A flaw with the design of current tests is that they are based on the assumption, derived from observations of how other cancers progress, that early stage tumors are just smaller versions of late stage tumors.

However, Brown and Palmer suggest that in ovarian cancer the early stage tumors are intrinsically different from the ones that occur later and thus can’t be found using tests designed according to principles used in other cancer tests.

As Brown explained:

“It dawned on me at some point that we were being somewhat glib about what it was we were trying to detect.”

“What we really needed to know is what the more-dangerous tumors looked like before we knew they were there,” he added.

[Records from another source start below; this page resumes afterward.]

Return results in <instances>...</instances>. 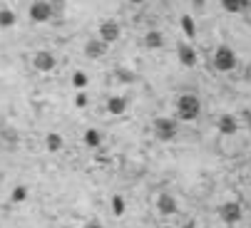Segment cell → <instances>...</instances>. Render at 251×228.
I'll return each instance as SVG.
<instances>
[{"label": "cell", "instance_id": "cell-10", "mask_svg": "<svg viewBox=\"0 0 251 228\" xmlns=\"http://www.w3.org/2000/svg\"><path fill=\"white\" fill-rule=\"evenodd\" d=\"M176 199L172 196V194H159V199H157V211L162 213V216H174L176 213Z\"/></svg>", "mask_w": 251, "mask_h": 228}, {"label": "cell", "instance_id": "cell-8", "mask_svg": "<svg viewBox=\"0 0 251 228\" xmlns=\"http://www.w3.org/2000/svg\"><path fill=\"white\" fill-rule=\"evenodd\" d=\"M176 57H179V62H182L184 67H194L197 65V50L189 45V43H176Z\"/></svg>", "mask_w": 251, "mask_h": 228}, {"label": "cell", "instance_id": "cell-13", "mask_svg": "<svg viewBox=\"0 0 251 228\" xmlns=\"http://www.w3.org/2000/svg\"><path fill=\"white\" fill-rule=\"evenodd\" d=\"M125 112H127V97L115 94V97L107 99V114H112V117H120V114H125Z\"/></svg>", "mask_w": 251, "mask_h": 228}, {"label": "cell", "instance_id": "cell-19", "mask_svg": "<svg viewBox=\"0 0 251 228\" xmlns=\"http://www.w3.org/2000/svg\"><path fill=\"white\" fill-rule=\"evenodd\" d=\"M25 199H27V186H15L13 194H10V201L13 204H23Z\"/></svg>", "mask_w": 251, "mask_h": 228}, {"label": "cell", "instance_id": "cell-15", "mask_svg": "<svg viewBox=\"0 0 251 228\" xmlns=\"http://www.w3.org/2000/svg\"><path fill=\"white\" fill-rule=\"evenodd\" d=\"M179 25H182V30L187 32L189 40H194V37H197V25H194V18H192V15H182V18H179Z\"/></svg>", "mask_w": 251, "mask_h": 228}, {"label": "cell", "instance_id": "cell-1", "mask_svg": "<svg viewBox=\"0 0 251 228\" xmlns=\"http://www.w3.org/2000/svg\"><path fill=\"white\" fill-rule=\"evenodd\" d=\"M199 112H201V102L197 94L187 92V94H179L176 99V117L179 119H184V122H194L199 117Z\"/></svg>", "mask_w": 251, "mask_h": 228}, {"label": "cell", "instance_id": "cell-5", "mask_svg": "<svg viewBox=\"0 0 251 228\" xmlns=\"http://www.w3.org/2000/svg\"><path fill=\"white\" fill-rule=\"evenodd\" d=\"M32 67L38 69V72H52L55 67H57V57L52 55V52H48V50H40V52H35L32 55Z\"/></svg>", "mask_w": 251, "mask_h": 228}, {"label": "cell", "instance_id": "cell-18", "mask_svg": "<svg viewBox=\"0 0 251 228\" xmlns=\"http://www.w3.org/2000/svg\"><path fill=\"white\" fill-rule=\"evenodd\" d=\"M15 25V13L13 10H0V27H13Z\"/></svg>", "mask_w": 251, "mask_h": 228}, {"label": "cell", "instance_id": "cell-4", "mask_svg": "<svg viewBox=\"0 0 251 228\" xmlns=\"http://www.w3.org/2000/svg\"><path fill=\"white\" fill-rule=\"evenodd\" d=\"M32 23H50L52 20V10H50V0H32V5L27 10Z\"/></svg>", "mask_w": 251, "mask_h": 228}, {"label": "cell", "instance_id": "cell-24", "mask_svg": "<svg viewBox=\"0 0 251 228\" xmlns=\"http://www.w3.org/2000/svg\"><path fill=\"white\" fill-rule=\"evenodd\" d=\"M75 104H77V107H80V109H82V107H85V104H87V94H85V92H80V94H77V97H75Z\"/></svg>", "mask_w": 251, "mask_h": 228}, {"label": "cell", "instance_id": "cell-9", "mask_svg": "<svg viewBox=\"0 0 251 228\" xmlns=\"http://www.w3.org/2000/svg\"><path fill=\"white\" fill-rule=\"evenodd\" d=\"M107 45L104 40H100V37H92V40H87V45H85V55H87V60H100L102 55H107Z\"/></svg>", "mask_w": 251, "mask_h": 228}, {"label": "cell", "instance_id": "cell-20", "mask_svg": "<svg viewBox=\"0 0 251 228\" xmlns=\"http://www.w3.org/2000/svg\"><path fill=\"white\" fill-rule=\"evenodd\" d=\"M50 10H52V18H62L65 15V0H50Z\"/></svg>", "mask_w": 251, "mask_h": 228}, {"label": "cell", "instance_id": "cell-16", "mask_svg": "<svg viewBox=\"0 0 251 228\" xmlns=\"http://www.w3.org/2000/svg\"><path fill=\"white\" fill-rule=\"evenodd\" d=\"M45 146H48V151H52V154H55V151L62 149V137H60L57 132H50L48 139H45Z\"/></svg>", "mask_w": 251, "mask_h": 228}, {"label": "cell", "instance_id": "cell-2", "mask_svg": "<svg viewBox=\"0 0 251 228\" xmlns=\"http://www.w3.org/2000/svg\"><path fill=\"white\" fill-rule=\"evenodd\" d=\"M236 65H239L236 52H234L229 45H219L217 52H214V67H217L219 72H234Z\"/></svg>", "mask_w": 251, "mask_h": 228}, {"label": "cell", "instance_id": "cell-28", "mask_svg": "<svg viewBox=\"0 0 251 228\" xmlns=\"http://www.w3.org/2000/svg\"><path fill=\"white\" fill-rule=\"evenodd\" d=\"M132 3H142V0H132Z\"/></svg>", "mask_w": 251, "mask_h": 228}, {"label": "cell", "instance_id": "cell-27", "mask_svg": "<svg viewBox=\"0 0 251 228\" xmlns=\"http://www.w3.org/2000/svg\"><path fill=\"white\" fill-rule=\"evenodd\" d=\"M167 228H169V226H167ZM184 228H192V223H189V226H184Z\"/></svg>", "mask_w": 251, "mask_h": 228}, {"label": "cell", "instance_id": "cell-21", "mask_svg": "<svg viewBox=\"0 0 251 228\" xmlns=\"http://www.w3.org/2000/svg\"><path fill=\"white\" fill-rule=\"evenodd\" d=\"M87 82H90V80H87V74H85V72H75V74H73V85H75L77 90H85Z\"/></svg>", "mask_w": 251, "mask_h": 228}, {"label": "cell", "instance_id": "cell-11", "mask_svg": "<svg viewBox=\"0 0 251 228\" xmlns=\"http://www.w3.org/2000/svg\"><path fill=\"white\" fill-rule=\"evenodd\" d=\"M217 129H219L222 134L231 137V134H236V132H239V122H236L234 114H222L219 122H217Z\"/></svg>", "mask_w": 251, "mask_h": 228}, {"label": "cell", "instance_id": "cell-12", "mask_svg": "<svg viewBox=\"0 0 251 228\" xmlns=\"http://www.w3.org/2000/svg\"><path fill=\"white\" fill-rule=\"evenodd\" d=\"M142 45H145L147 50H159V47H164V35L159 30H150V32H145V37H142Z\"/></svg>", "mask_w": 251, "mask_h": 228}, {"label": "cell", "instance_id": "cell-22", "mask_svg": "<svg viewBox=\"0 0 251 228\" xmlns=\"http://www.w3.org/2000/svg\"><path fill=\"white\" fill-rule=\"evenodd\" d=\"M0 137H3L5 141H13V144L18 141V132L13 127H0Z\"/></svg>", "mask_w": 251, "mask_h": 228}, {"label": "cell", "instance_id": "cell-14", "mask_svg": "<svg viewBox=\"0 0 251 228\" xmlns=\"http://www.w3.org/2000/svg\"><path fill=\"white\" fill-rule=\"evenodd\" d=\"M222 8L226 10V13H246L249 8H251V0H222Z\"/></svg>", "mask_w": 251, "mask_h": 228}, {"label": "cell", "instance_id": "cell-25", "mask_svg": "<svg viewBox=\"0 0 251 228\" xmlns=\"http://www.w3.org/2000/svg\"><path fill=\"white\" fill-rule=\"evenodd\" d=\"M85 228H104V226H102V223H97V221H92V223H87Z\"/></svg>", "mask_w": 251, "mask_h": 228}, {"label": "cell", "instance_id": "cell-26", "mask_svg": "<svg viewBox=\"0 0 251 228\" xmlns=\"http://www.w3.org/2000/svg\"><path fill=\"white\" fill-rule=\"evenodd\" d=\"M192 3H194L197 8H201V5H204V0H192Z\"/></svg>", "mask_w": 251, "mask_h": 228}, {"label": "cell", "instance_id": "cell-17", "mask_svg": "<svg viewBox=\"0 0 251 228\" xmlns=\"http://www.w3.org/2000/svg\"><path fill=\"white\" fill-rule=\"evenodd\" d=\"M100 144H102V134H100L97 129H87V132H85V146L97 149Z\"/></svg>", "mask_w": 251, "mask_h": 228}, {"label": "cell", "instance_id": "cell-7", "mask_svg": "<svg viewBox=\"0 0 251 228\" xmlns=\"http://www.w3.org/2000/svg\"><path fill=\"white\" fill-rule=\"evenodd\" d=\"M241 216H244V211H241V206H239L236 201H226V204H222V208H219V218H222L224 223H239Z\"/></svg>", "mask_w": 251, "mask_h": 228}, {"label": "cell", "instance_id": "cell-3", "mask_svg": "<svg viewBox=\"0 0 251 228\" xmlns=\"http://www.w3.org/2000/svg\"><path fill=\"white\" fill-rule=\"evenodd\" d=\"M152 132H154V137H157L159 141H174L179 127H176V122L169 119V117H157L154 124H152Z\"/></svg>", "mask_w": 251, "mask_h": 228}, {"label": "cell", "instance_id": "cell-6", "mask_svg": "<svg viewBox=\"0 0 251 228\" xmlns=\"http://www.w3.org/2000/svg\"><path fill=\"white\" fill-rule=\"evenodd\" d=\"M120 35H122V27H120V23L117 20H104L102 25H100V40H104L107 45H112V43H117L120 40Z\"/></svg>", "mask_w": 251, "mask_h": 228}, {"label": "cell", "instance_id": "cell-23", "mask_svg": "<svg viewBox=\"0 0 251 228\" xmlns=\"http://www.w3.org/2000/svg\"><path fill=\"white\" fill-rule=\"evenodd\" d=\"M112 211H115V216L125 213V199L122 196H112Z\"/></svg>", "mask_w": 251, "mask_h": 228}]
</instances>
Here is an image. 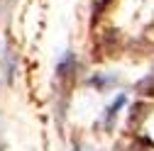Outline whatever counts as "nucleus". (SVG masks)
<instances>
[{"label":"nucleus","mask_w":154,"mask_h":151,"mask_svg":"<svg viewBox=\"0 0 154 151\" xmlns=\"http://www.w3.org/2000/svg\"><path fill=\"white\" fill-rule=\"evenodd\" d=\"M76 151H79V149H76Z\"/></svg>","instance_id":"f257e3e1"}]
</instances>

Brown and Palmer realized such a source of tumors could be tissue from women with the BRCA-1 gene mutation. Some women who know they carry this mutation elect to have their ovaries and fallopian tubes removed to reduce the risk.

Also, Brown and Palmer found when they analysed some previous studies, that although these women appeared healthy when they have the surgeries, in around 8 per cent of cases, closer examination of the tissue shows they actually had early undiagnosed serous ovarian tumors.

They then pooled the results of several studies and estimated the prevalence, location, size and stage of the tumors, and by comparing the results with the incidence of diagnosed serous ovarian tumors in a similar group of women, they estimated that the window of opportunity for early detection and potentially successful treatment to be 4.3 years.

They also suggest that for most of this time the tumors stay at less than 1 cm in diameter, but once they get to 3 cm, more than half of them are at stages III and IV (ie spread beyond the pelvis). Compare this to the 10 cm average diameter of an ovarian cancer tumor at time of diagnosis.

Brown said they found that most serous ovarian tumors that they reviewed had progressed to an advanced stage nearly a year before diagnosis.

He and Palmer estimate that to halve the deaths from serous ovarian cancer, we would need an annual screening test that could detect tumors at around 0.5 cm in diameter, which is far beyond the range of any of the currently available tests.

However, Brown said he was not gloomy about this. He is now trying to find out if there might be ovarian cancer markers in fluid samples taken from the vagina or cervix, which would overcome the problem of marker dilution that occurs with blood samples.

His great hope is that he will find a truly cancer-specific molecular marker, a new protein or piece of DNA that occurs only in ovarian cancer cells.

He thinks it may also be possible to devise ovarian cancer imaging techniques similar to the mammogram for breast cancer.

“The Preclinical Natural History of Serous Ovarian Cancer: Defining the Target for Early Detection.”
Patrick O Brown and Chana Palmer.
PLoS Medicine, PLoS Med 6(7): e1000114, Open Access, July 2009.